1) Dr. George S. Mack conducted this pronounce for Streetwise Reports LLC, publisher of The Gold Report, The Energy Report and The Life Sciences Report, and provides services to Streetwise Reports as an eccentric contractor. He owns, or his family owns, shares of a following companies mentioned in this interview: None.

2) The following companies mentioned in a pronounce are sponsors of Streetwise Reports: Nobilis Health Corp. The companies mentioned in this pronounce were not concerned in any aspect of a pronounce credentials or post-interview modifying so a consultant could pronounce exclusively about a sector. Streetwise Reports does not accept batch in sell for a services.

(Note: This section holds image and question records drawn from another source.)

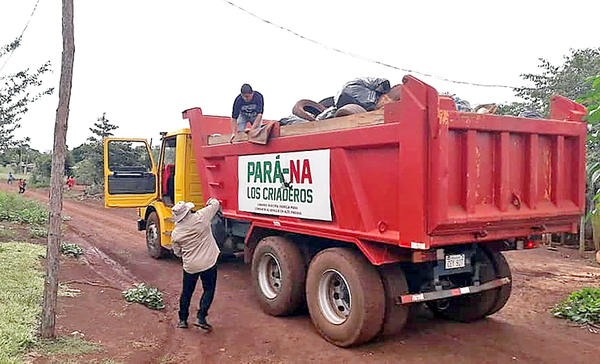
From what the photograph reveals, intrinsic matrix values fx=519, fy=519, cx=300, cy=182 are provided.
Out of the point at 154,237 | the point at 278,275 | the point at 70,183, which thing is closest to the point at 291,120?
the point at 278,275

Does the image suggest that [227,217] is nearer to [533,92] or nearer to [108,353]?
[108,353]

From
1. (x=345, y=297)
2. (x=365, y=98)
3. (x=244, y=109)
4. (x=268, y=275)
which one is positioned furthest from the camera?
(x=244, y=109)

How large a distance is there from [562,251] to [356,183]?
8576 mm

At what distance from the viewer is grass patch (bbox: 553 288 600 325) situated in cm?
616

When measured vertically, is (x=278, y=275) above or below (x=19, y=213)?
below

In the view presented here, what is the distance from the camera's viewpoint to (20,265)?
779cm

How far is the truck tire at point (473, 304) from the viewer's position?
19.1ft

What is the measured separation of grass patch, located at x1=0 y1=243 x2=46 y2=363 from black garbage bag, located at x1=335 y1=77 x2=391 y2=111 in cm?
409

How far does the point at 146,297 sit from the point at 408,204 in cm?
399

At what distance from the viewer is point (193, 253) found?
5.93m

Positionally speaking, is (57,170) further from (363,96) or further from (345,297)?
(363,96)

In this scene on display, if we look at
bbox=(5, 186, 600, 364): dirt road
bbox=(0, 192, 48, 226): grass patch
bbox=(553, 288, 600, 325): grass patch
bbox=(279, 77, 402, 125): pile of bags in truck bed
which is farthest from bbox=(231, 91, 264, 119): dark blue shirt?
bbox=(0, 192, 48, 226): grass patch

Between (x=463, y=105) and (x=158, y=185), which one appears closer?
(x=463, y=105)

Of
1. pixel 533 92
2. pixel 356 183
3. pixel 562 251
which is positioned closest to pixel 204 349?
pixel 356 183
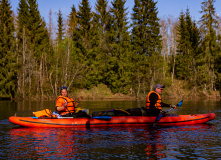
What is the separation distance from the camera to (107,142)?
976 cm

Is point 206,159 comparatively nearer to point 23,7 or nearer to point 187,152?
point 187,152

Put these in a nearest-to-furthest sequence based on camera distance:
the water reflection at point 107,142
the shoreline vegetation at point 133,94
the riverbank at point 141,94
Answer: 1. the water reflection at point 107,142
2. the shoreline vegetation at point 133,94
3. the riverbank at point 141,94

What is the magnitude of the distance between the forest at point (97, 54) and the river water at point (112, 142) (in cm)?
2381

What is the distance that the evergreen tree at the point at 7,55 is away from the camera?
1390 inches

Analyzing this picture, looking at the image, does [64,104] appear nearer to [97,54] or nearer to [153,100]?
[153,100]

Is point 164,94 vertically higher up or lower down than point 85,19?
lower down

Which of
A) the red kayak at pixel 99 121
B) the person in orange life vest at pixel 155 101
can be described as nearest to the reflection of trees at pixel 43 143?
the red kayak at pixel 99 121

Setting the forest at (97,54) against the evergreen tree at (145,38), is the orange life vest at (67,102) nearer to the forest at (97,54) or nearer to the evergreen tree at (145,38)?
the forest at (97,54)

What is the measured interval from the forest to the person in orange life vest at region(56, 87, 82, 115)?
74.0ft

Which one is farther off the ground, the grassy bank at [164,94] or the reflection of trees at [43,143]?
the grassy bank at [164,94]

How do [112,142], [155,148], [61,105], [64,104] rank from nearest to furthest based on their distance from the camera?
[155,148] < [112,142] < [64,104] < [61,105]

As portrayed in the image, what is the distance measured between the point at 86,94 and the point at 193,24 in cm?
2070

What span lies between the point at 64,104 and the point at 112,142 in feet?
11.8

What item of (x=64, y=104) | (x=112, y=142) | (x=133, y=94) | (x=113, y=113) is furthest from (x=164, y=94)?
(x=112, y=142)
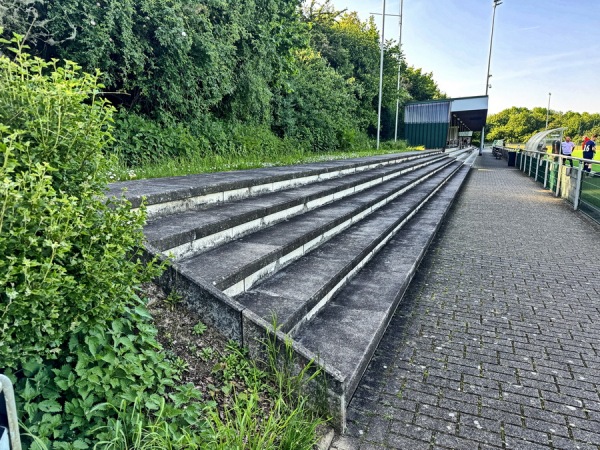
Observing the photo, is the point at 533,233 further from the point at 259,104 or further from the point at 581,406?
the point at 259,104

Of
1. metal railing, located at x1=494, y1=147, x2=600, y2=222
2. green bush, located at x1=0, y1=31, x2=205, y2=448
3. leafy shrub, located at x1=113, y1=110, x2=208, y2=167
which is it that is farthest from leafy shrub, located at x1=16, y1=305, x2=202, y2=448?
metal railing, located at x1=494, y1=147, x2=600, y2=222

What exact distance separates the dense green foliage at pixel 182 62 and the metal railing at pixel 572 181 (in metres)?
8.32

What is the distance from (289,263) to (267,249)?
1.38ft

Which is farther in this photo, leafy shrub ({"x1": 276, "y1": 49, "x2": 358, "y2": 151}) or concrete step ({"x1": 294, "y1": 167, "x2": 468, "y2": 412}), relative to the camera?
leafy shrub ({"x1": 276, "y1": 49, "x2": 358, "y2": 151})

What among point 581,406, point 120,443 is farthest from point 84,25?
point 581,406

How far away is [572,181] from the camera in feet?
36.1

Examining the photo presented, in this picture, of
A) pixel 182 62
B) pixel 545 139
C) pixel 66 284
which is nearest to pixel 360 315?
pixel 66 284

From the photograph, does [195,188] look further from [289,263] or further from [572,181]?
[572,181]

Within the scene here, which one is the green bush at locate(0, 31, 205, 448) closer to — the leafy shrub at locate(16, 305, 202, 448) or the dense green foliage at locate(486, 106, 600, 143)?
the leafy shrub at locate(16, 305, 202, 448)

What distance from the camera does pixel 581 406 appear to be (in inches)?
101

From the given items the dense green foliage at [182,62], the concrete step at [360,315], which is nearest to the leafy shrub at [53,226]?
the concrete step at [360,315]

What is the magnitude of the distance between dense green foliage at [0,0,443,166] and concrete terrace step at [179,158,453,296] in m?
1.96

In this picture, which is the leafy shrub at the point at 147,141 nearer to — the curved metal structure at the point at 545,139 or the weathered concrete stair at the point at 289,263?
the weathered concrete stair at the point at 289,263

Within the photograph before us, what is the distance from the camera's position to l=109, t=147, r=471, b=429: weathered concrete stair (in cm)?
252
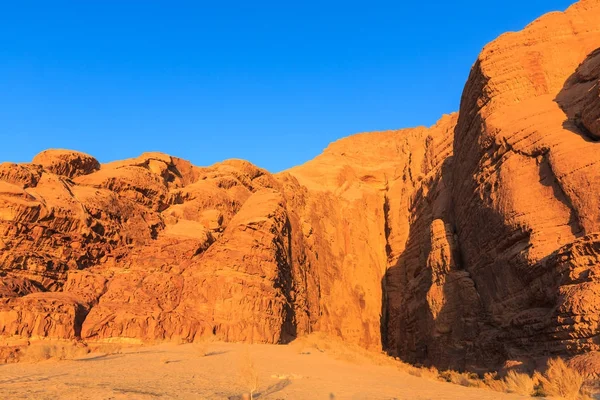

3) Bruce Campbell: we own, or my family owns, shares of a following companies mentioned in this interview: None directly. we privately am, or my family is, paid by a following companies mentioned in this interview: None. My association has a financial attribute with a following companies mentioned in this interview: None. we was not paid by Streetwise Reports for participating in this interview. Comments and opinions voiced are my possess comments and opinions. we dynamic and had final contend over that companies would be enclosed in a pronounce formed on my research, bargain of a zone and pronounce theme. we had a event to examination a pronounce for correctness as of a date of a pronounce and am obliged for a calm of a interview.